This operational stability is particularly valuable in the fishing industry, where production windows are constrained by seasonal catch availability and processing capacity must be maximized during active fishing periods.

The tighter distribution further implies reduced uncertainty in production planning, enabling more accurate scheduling of downstream operations such as packaging, storage, and logistics. Moreover, more consistent processing times facilitate improved coordination with vessel arrival schedules and raw material handling, ultimately reducing waste and improving overall supply chain efficiency in the perishable seafood sector.

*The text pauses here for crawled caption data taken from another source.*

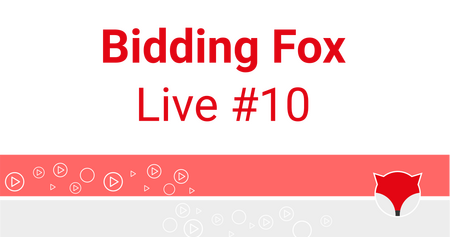 Bidding Fox Live #10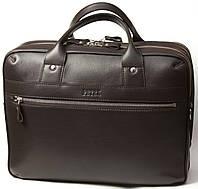Кожаная сумка Petek 3799-167-02, фото 1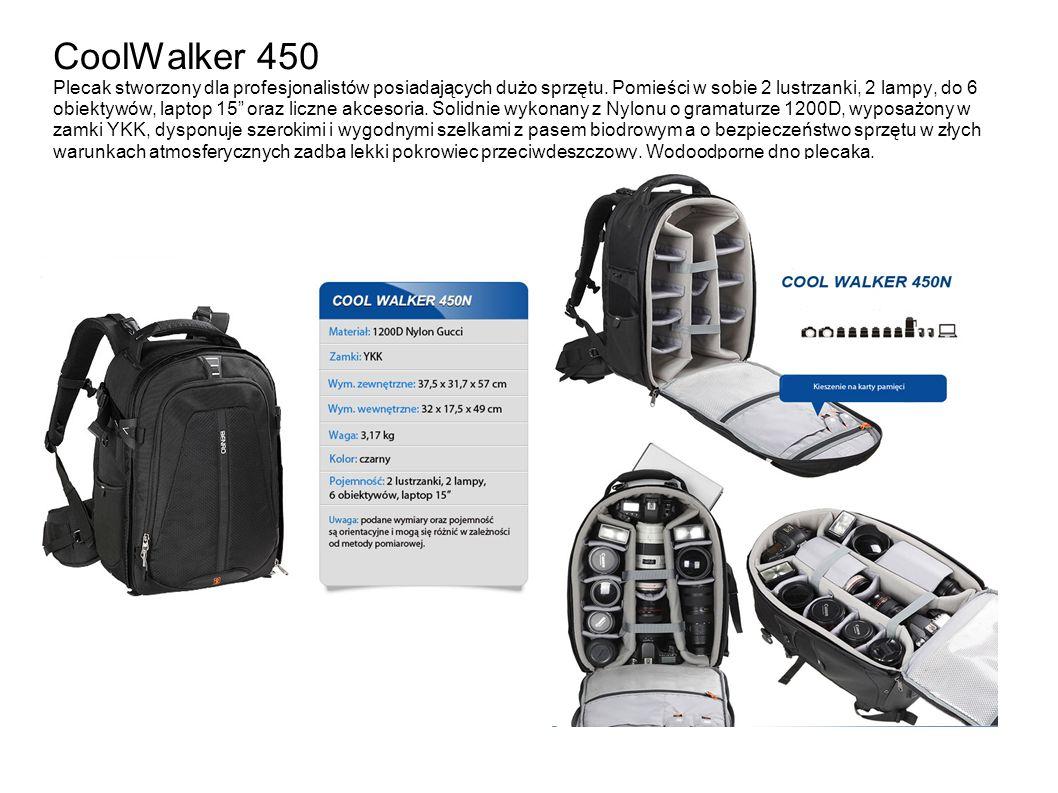 CoolWalker 450 Plecak stworzony dla profesjonalistów posiadających dużo sprzętu. Pomieści w sobie 2 lustrzanki, 2 lampy, do 6 obiektywów, laptop 15 or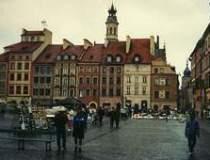 Polonia: Program de combatere...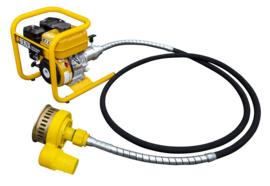 Motopompa do wodu brudnej Benza Flexible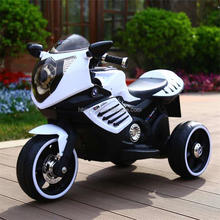Selected quality baby battery car 3 wheel electric motorcycle kids electric car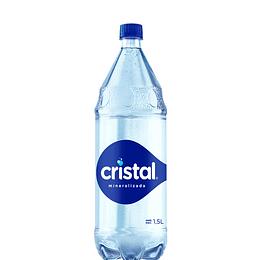 Cristal Mineralizada 1.5L NRP 1P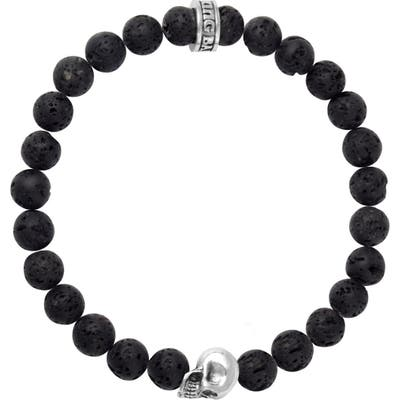 King Baby Lava Rock Bead Bracelet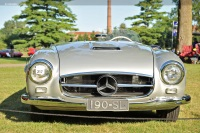 Popular 1954 190SL Prototype Wallpaper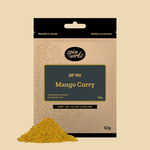 SPICE WORKS SPICE WORKS Mango Curry Dip 50g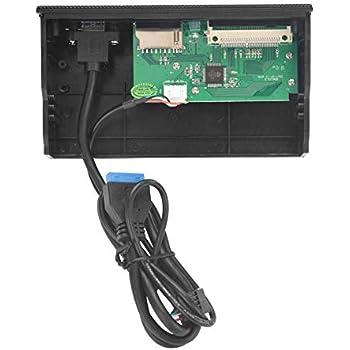"PC Internal Card Reader USB 3.0 e-SATA Port 5.25/"" Media Dashboard Front Panel SS"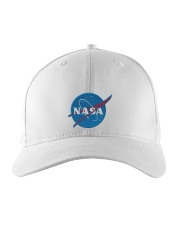Aeromax Jr Astronaut Suit Embroidered Hat thumbnail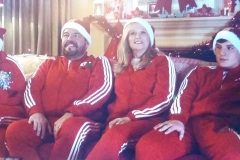Mum in Gold Christmas Commercial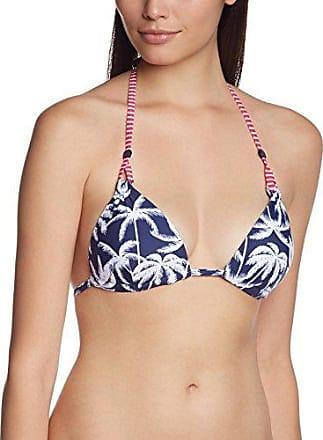 Esprit Bodywear - Haut de maillot de bain Femme - 994EF1A903/MANLY BEACH - Bleu (485) - 38/85C (Taille fabricant: 36/70C)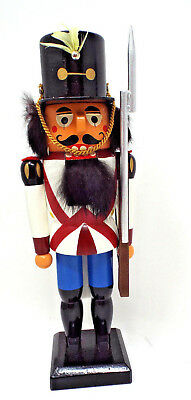 ***ERZGEBIRGISCHE VOLKSKUNST Wood NUTCRACKER SOLDIER Germany!!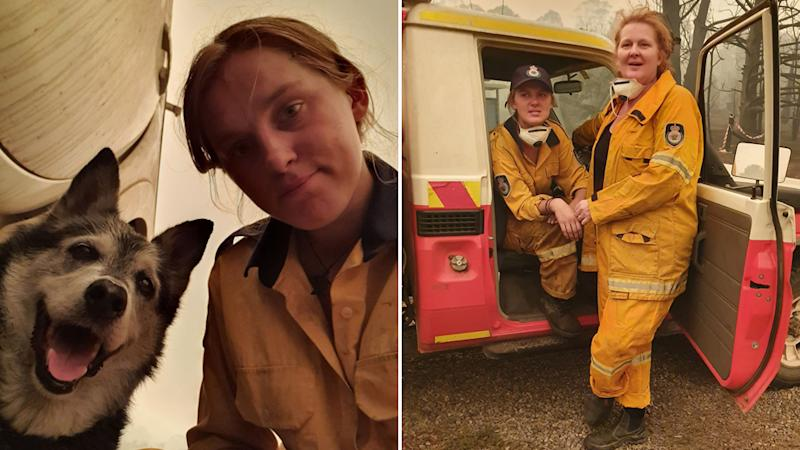 Siobhan Threlfall with her mum in their volunteer fire fighting gear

The narrowing of dispersion in the improved scenario (e.g., tighter P25–P75 ranges shown in Fig. 4) indicates more predictable operations. The 95% confidence intervals for downtime and uptime were computed directly from the empirical distribution of simulation replications, supporting the statistical significance of the gains reported above. No parametric distributional assumptions were imposed; instead, statistical comparisons across scenarios relied on the empirical replication outputs, ensuring robust inference that is not sensitive to potentially violated parametric assumptions. This nonparametric approach is particularly appropriate given the discrete-event nature of the simulation and the finite sample size.

  1. Discussion

    A. Improved Efficiency

The analysis shows a substantial efficiency gain after implementing the predictive-maintenance strategy: the mean time in system decreased from 26.5 h to 11.1 h, indicating a marked improvement in overall processing performance. The magnitude of this reduction places our results at the upper end—or above—the range commonly reported in the predictive-maintenance literature, where industrial applications typically document efficiency gains of approximately 20–30% [9], [21]. Larger improvements have been reported when interventions are broader in scope or more tightly aligned with operational constraints and process characteristics [8], [12].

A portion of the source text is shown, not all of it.